Uma primeira estratégia de proteção de dados em nuvem também pode facilitar a adoção de nuvem híbrida migrando dados para, de e dentro da nuvem. Em última análise, a proteção de dados em nuvem pode permitir backup anywhere (em uma nuvem ou várias nuvens), recover anywhere (no local ou na nuvem pública) e migrate anywhere (na nuvem, entre nuvens ou on-premise). 

Para os CIOs que procuram acompanhar o ritmo da transformação da nuvem, uma estratégia de proteção de dados em nuvem também pode ajudar a determinar o valor de seus dados. A premissa dessa monetização é simples: enquanto as versões de backup ou compatíveis com aplicativos permitem que as empresas atendam às necessidades de recuperação operacional, a monetização dos dados secundários realmente impulsiona os resultados do negócio. Por exemplo, permitir que as empresas executem instâncias de aplicação diretamente a partir da cópia secundária em vez de restaurar dados para a instância principal ou de produção e, em seguida, colocar a aplicação de volta online pode poupar tempo e dinheiro.

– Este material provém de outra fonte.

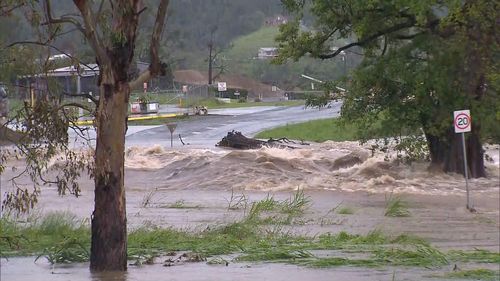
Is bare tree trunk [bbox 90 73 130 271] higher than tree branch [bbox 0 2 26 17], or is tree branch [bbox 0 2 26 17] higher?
tree branch [bbox 0 2 26 17]

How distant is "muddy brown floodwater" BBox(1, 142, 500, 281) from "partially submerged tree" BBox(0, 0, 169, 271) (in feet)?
1.64

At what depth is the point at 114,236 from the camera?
38.4ft

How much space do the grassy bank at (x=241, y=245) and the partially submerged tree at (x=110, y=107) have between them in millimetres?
1597

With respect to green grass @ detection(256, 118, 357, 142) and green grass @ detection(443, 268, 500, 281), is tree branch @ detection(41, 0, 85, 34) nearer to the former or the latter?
green grass @ detection(443, 268, 500, 281)

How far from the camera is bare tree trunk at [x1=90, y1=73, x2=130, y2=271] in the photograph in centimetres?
1157

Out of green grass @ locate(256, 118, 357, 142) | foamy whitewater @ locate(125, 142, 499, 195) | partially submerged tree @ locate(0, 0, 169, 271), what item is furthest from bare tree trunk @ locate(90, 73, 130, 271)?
green grass @ locate(256, 118, 357, 142)

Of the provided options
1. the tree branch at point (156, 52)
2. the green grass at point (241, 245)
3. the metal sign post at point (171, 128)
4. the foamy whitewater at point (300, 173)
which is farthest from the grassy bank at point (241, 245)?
the metal sign post at point (171, 128)

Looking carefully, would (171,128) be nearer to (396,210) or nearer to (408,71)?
(408,71)

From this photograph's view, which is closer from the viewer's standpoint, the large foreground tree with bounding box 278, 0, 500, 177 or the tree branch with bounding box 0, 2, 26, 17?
the tree branch with bounding box 0, 2, 26, 17

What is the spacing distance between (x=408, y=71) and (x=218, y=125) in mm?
30686

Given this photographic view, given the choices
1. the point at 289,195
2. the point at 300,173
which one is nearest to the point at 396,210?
the point at 289,195

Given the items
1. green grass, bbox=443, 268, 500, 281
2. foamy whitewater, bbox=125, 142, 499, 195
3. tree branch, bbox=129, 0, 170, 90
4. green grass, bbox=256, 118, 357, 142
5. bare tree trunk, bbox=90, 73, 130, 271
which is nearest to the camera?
bare tree trunk, bbox=90, 73, 130, 271

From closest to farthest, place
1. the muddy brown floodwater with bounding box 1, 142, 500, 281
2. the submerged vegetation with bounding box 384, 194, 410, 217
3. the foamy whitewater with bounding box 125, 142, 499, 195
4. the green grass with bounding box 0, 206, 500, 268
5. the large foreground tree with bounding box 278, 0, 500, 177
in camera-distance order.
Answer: the muddy brown floodwater with bounding box 1, 142, 500, 281 → the green grass with bounding box 0, 206, 500, 268 → the submerged vegetation with bounding box 384, 194, 410, 217 → the large foreground tree with bounding box 278, 0, 500, 177 → the foamy whitewater with bounding box 125, 142, 499, 195

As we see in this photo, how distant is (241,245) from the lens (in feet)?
50.0
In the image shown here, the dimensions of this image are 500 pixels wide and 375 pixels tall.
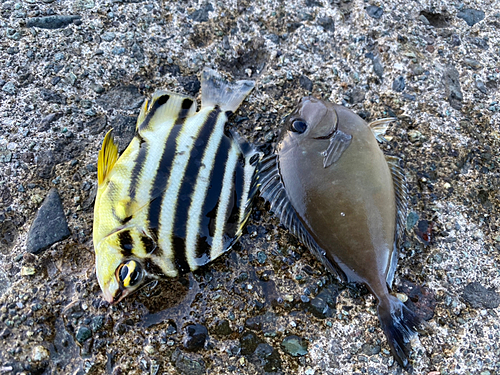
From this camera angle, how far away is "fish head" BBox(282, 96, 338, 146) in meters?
2.34

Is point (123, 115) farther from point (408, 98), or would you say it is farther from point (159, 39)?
point (408, 98)

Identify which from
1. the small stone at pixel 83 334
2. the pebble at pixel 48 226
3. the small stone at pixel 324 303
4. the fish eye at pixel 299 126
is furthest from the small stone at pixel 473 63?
the small stone at pixel 83 334

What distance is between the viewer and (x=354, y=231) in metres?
2.09

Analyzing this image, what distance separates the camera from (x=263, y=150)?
2.56m

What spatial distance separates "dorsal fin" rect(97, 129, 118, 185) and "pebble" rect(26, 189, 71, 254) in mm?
421

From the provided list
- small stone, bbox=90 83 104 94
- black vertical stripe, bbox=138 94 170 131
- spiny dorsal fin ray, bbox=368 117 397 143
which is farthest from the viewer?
small stone, bbox=90 83 104 94

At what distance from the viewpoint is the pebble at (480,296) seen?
2260 millimetres

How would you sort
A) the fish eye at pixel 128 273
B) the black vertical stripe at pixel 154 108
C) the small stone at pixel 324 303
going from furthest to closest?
the black vertical stripe at pixel 154 108 < the small stone at pixel 324 303 < the fish eye at pixel 128 273

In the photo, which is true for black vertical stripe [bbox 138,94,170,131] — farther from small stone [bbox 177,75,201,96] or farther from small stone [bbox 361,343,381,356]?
small stone [bbox 361,343,381,356]

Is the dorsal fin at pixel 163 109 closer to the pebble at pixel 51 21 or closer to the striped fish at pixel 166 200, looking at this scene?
the striped fish at pixel 166 200

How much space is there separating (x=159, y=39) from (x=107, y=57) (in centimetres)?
43

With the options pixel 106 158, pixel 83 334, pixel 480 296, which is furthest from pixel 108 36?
pixel 480 296

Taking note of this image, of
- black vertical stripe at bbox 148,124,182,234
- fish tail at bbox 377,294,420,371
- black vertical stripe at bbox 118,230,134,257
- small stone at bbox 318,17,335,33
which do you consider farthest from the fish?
small stone at bbox 318,17,335,33

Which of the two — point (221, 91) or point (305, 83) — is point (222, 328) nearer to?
point (221, 91)
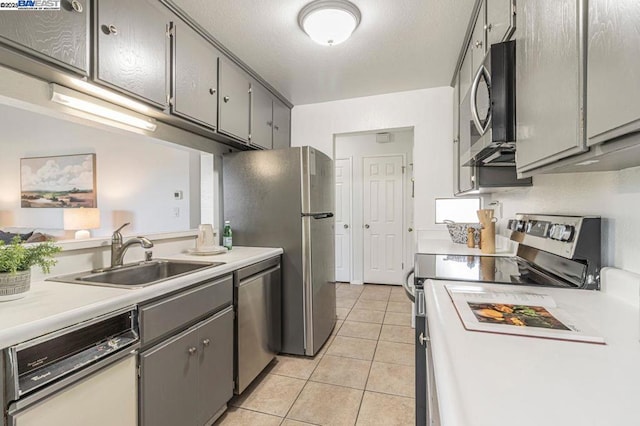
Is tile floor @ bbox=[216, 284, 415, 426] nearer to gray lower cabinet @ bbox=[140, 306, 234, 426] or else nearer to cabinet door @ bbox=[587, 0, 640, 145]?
gray lower cabinet @ bbox=[140, 306, 234, 426]

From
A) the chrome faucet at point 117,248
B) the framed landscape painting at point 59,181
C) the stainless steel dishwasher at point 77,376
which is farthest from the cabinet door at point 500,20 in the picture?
the framed landscape painting at point 59,181

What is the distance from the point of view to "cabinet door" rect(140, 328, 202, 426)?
3.97ft

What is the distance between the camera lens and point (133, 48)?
1493 mm

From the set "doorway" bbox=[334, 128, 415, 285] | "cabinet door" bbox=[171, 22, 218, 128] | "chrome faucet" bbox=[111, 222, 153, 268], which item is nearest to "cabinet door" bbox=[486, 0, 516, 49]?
"cabinet door" bbox=[171, 22, 218, 128]

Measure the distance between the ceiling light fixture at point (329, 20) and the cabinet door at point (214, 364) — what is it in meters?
1.76

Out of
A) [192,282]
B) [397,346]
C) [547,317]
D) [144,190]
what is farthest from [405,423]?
[144,190]

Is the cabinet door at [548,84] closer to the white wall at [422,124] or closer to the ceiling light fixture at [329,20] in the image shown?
the ceiling light fixture at [329,20]

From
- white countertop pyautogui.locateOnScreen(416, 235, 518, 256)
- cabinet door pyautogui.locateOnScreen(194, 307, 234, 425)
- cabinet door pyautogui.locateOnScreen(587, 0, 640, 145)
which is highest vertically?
cabinet door pyautogui.locateOnScreen(587, 0, 640, 145)

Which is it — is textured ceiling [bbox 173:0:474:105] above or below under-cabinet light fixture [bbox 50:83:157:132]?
above

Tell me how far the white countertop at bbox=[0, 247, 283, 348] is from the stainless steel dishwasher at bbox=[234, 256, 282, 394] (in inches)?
18.3

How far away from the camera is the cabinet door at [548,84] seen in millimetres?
698

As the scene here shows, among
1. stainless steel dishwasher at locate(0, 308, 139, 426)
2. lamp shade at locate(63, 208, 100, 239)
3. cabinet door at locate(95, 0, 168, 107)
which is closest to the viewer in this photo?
stainless steel dishwasher at locate(0, 308, 139, 426)

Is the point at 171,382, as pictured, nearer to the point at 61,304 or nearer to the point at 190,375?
the point at 190,375

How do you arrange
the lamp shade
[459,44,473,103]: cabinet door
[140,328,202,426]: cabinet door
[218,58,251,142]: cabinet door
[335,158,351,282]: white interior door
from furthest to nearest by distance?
1. [335,158,351,282]: white interior door
2. the lamp shade
3. [218,58,251,142]: cabinet door
4. [459,44,473,103]: cabinet door
5. [140,328,202,426]: cabinet door
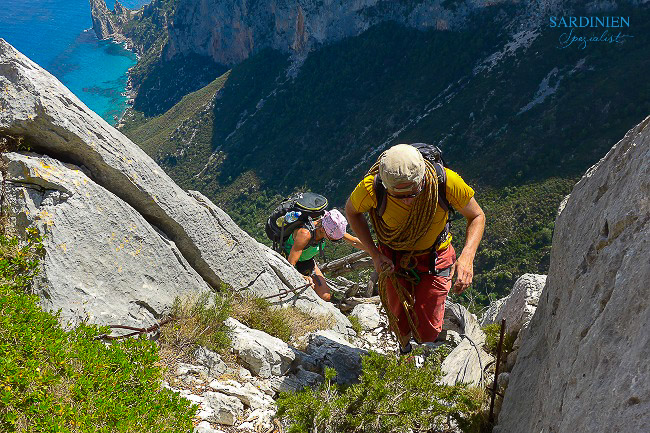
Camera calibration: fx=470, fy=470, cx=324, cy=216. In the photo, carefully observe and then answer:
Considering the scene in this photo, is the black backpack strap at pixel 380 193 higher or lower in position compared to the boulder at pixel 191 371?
higher

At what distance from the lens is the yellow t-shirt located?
4.13 metres

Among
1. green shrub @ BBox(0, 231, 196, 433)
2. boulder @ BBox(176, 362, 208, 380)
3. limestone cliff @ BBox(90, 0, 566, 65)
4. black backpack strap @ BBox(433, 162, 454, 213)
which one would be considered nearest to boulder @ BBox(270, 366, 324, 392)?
boulder @ BBox(176, 362, 208, 380)

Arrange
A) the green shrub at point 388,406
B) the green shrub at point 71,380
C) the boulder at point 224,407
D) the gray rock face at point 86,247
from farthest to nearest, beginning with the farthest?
the gray rock face at point 86,247, the boulder at point 224,407, the green shrub at point 388,406, the green shrub at point 71,380

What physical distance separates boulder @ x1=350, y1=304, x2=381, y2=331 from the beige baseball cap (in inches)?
156

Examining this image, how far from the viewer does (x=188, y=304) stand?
4.96 metres

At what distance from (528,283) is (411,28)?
10712 centimetres

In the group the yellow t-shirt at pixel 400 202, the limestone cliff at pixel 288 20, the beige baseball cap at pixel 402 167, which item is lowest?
the yellow t-shirt at pixel 400 202

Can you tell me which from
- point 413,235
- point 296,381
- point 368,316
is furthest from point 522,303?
point 368,316

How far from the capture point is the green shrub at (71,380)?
261 centimetres

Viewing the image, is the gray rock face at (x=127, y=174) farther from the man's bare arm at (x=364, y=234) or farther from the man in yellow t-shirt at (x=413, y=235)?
the man's bare arm at (x=364, y=234)

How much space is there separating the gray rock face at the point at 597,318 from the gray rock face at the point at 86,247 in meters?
3.49

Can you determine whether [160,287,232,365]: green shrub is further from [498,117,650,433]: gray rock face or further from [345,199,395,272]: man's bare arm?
[498,117,650,433]: gray rock face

Então, a nuvem mata backup? Com certeza não! Mas isso exige uma reinvenção da proteção de dados para o mundo multi-cloud. A transformação digital está impulsionando a adoção generalizada de uma infraestrutura multi-nuvem, inaugurando uma nova era de aplicações distribuídas, de grande escala, que estão se tornando o alicerce da estratégia de avanço das organizações. 

Para acompanhar essa transformação, os CIOs precisam garantir que seus dados estejam sempre disponíveis, e isso exige que eles tomem uma nova olhada em seus requisitos e nas tecnologias que usam para enfrentar esses desafios.